- _WORK INSTRUCTIONS_:
1. In the Doctor Who article, condense the paragraph beginning "I found the Hamlet thing" into a shorter version that keeps its main facts.
2. Carry on the Doctor Who article from the point where it stops.

Doctor Who Cuttings Archive

Timely return

From The Doctor Who Cuttings Archive
Jump to navigationJump to search

2005-03-24 Stage.jpg


As the ninth incarnation of Doctor Who, Christopher Eccleston has inherited a demanding legacy and while relishing the challenge, he reveals his reluctance to commit himself to a second series

Playing the new Doctor Who — the latest in a long line of famous travelling Time Lords — was a tough assignment, admits actor Christopher Eccleston. With a grin, he says: "Not quite as hard, perhaps, as playing Jesus Christ in The Second Coming or playing Hamlet on the stage the other year."

"I found the Hamlet thing a real uphill struggle, much as I loved doing it," he says candidly. "It was the uncut version, it was on a very open stage and it was very exposing. We spent weeks rehearsing it — but I would still have liked more time — but then, which actor wouldn't? And then the reviews were very mixed. Some enjoyed what I did, others thought that it had 'great comic potential', whatever that means."

Having just completed the last in the present series of Doctor Who, he reveals he is not convinced that he wants to make the commitment to appearing as the Doctor in a second series.

"I know that Russell T Davies, who wrote most of the first series, has been asked to write another six — about half of the scripts required — of a further strand and that other writers are on standby as well.

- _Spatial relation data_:
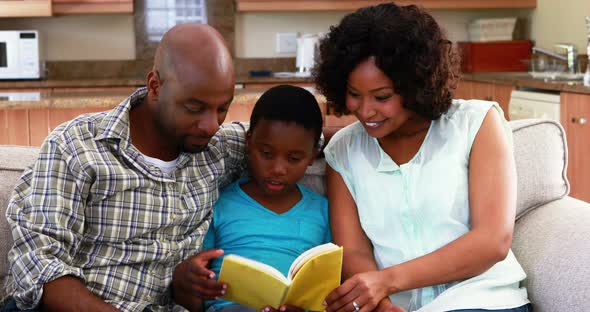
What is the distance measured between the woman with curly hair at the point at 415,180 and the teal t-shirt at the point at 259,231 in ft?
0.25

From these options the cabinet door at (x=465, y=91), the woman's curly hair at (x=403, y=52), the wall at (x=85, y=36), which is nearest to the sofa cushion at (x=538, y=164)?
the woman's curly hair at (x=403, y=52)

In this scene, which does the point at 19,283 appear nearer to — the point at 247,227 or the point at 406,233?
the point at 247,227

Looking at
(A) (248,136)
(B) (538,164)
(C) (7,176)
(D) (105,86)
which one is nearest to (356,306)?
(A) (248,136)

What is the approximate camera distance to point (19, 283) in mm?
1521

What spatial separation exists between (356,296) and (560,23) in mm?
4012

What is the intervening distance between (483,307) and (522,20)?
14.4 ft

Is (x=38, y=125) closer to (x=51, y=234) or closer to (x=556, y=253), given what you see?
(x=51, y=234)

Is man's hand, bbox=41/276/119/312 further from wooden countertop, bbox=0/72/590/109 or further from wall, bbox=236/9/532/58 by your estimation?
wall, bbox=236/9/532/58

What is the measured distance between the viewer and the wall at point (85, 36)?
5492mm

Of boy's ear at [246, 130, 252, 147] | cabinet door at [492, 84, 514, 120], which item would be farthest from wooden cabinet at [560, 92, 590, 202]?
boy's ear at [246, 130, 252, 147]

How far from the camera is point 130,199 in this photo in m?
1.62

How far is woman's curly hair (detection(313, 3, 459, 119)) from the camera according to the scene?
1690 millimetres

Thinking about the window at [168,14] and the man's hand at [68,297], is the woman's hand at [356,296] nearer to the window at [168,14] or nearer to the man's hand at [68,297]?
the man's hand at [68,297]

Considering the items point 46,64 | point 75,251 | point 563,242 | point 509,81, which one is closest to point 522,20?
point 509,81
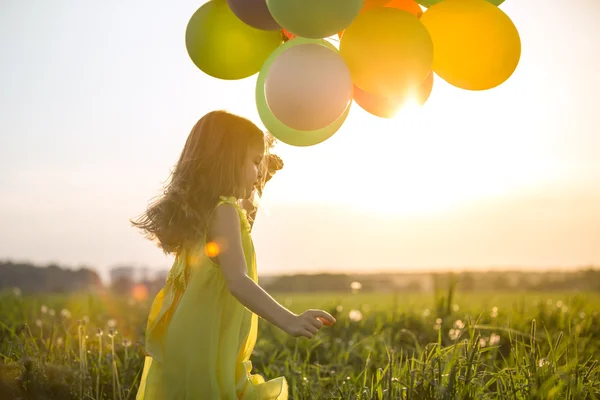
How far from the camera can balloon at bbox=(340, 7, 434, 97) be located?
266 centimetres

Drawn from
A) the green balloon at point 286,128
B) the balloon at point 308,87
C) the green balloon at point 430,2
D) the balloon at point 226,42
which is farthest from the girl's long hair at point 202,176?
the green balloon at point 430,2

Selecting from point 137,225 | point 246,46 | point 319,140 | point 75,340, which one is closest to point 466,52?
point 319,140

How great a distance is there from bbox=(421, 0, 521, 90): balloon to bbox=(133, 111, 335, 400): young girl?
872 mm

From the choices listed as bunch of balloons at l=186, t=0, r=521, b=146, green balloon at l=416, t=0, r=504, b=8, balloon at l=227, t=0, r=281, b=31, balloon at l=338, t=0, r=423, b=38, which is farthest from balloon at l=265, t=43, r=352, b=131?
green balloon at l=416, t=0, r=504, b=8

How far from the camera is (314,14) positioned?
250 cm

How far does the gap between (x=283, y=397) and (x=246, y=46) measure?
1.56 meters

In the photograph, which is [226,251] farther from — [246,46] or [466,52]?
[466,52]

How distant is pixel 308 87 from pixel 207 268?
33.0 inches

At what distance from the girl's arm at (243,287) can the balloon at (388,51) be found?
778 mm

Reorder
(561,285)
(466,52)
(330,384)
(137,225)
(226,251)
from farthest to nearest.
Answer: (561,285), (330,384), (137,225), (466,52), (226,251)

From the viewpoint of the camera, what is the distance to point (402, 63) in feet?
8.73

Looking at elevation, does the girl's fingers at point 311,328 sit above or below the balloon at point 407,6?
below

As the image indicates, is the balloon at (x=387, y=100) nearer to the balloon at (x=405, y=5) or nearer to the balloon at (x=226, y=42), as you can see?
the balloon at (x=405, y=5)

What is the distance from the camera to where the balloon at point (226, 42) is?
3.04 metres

* * *

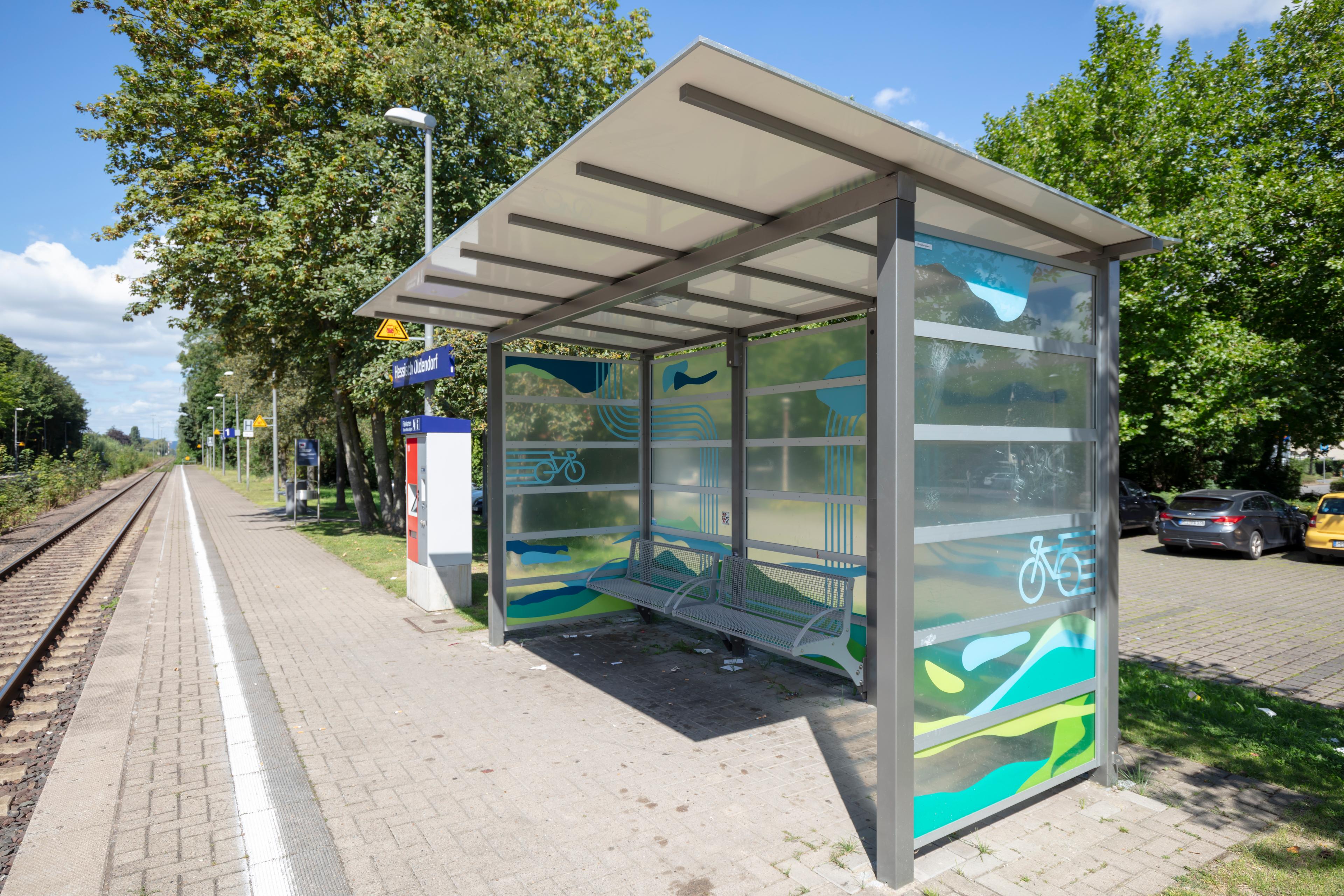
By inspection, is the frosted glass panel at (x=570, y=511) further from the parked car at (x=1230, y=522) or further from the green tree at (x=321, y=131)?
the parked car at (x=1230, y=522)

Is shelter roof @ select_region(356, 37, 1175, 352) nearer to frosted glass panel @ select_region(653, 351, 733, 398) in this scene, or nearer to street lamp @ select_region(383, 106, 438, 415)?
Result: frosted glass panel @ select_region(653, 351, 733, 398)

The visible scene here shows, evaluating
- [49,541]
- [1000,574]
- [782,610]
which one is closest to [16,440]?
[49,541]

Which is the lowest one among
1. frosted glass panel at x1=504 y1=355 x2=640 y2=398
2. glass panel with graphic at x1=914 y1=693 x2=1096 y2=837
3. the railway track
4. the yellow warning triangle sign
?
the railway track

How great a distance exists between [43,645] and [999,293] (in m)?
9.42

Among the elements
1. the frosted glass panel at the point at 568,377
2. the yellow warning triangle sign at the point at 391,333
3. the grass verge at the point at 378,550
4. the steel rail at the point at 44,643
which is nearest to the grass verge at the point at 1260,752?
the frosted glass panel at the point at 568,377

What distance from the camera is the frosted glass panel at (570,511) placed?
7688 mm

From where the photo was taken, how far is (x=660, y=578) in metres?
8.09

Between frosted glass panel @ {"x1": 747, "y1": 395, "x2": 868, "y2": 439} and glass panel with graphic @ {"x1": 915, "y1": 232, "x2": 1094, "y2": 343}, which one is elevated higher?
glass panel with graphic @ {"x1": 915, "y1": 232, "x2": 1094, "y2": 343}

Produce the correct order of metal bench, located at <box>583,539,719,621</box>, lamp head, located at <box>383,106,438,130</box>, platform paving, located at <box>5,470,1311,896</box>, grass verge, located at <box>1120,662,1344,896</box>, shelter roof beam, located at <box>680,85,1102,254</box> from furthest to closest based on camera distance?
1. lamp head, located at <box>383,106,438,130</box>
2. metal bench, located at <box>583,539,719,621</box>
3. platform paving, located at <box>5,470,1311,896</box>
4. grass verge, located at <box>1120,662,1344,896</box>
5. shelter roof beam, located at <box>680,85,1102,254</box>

- _ANSWERS IN ORDER_:
1. Eccleston says that playing Hamlet was a real uphill struggle, even though he loved it. The production was uncut and staged on a very open, exposing stage. Despite weeks of rehearsal, he would have liked more time. Reviews were mixed: some people enjoyed his performance, while others said it had "great comic potential."

2.
"I know that BBC Wales are more than keen for it to go ahead. But I need to think about it. It is a huge responsibility to shoulder personally and I do not want to be thought of as the Doctor to the exclusion of everything else that I've done or may do in the future. So I'll have to think long and hard about it before I make the final decision to say yes or no. I am keenly aware that the whole thing could well be a poisoned chalice."

Davies' "quite brilliant writing skills" is the reason he gives for agreeing to make this new series. "I'd worked with him with great pleasure on Second Coming and I knew how wonderful he is. So when I heard that he had finally persuaded the BBC to bring back the Doctor in a series after 16 years I rang him up and said, 'Get me an audition, please put a word in for me'. No hesitation at all."

Obviously it is a role with a legacy and Eccleston has been aware of the expectation of its rebirth. "I've thought a lot about how I approached playing the Doctor and I've rationalised it out as my doing it as if I was a child again — that sense of adventure, the not knowing what was around the next corner and the sense of anticipation. Kids love to fantasise and here is the actor's ultimate fantasy.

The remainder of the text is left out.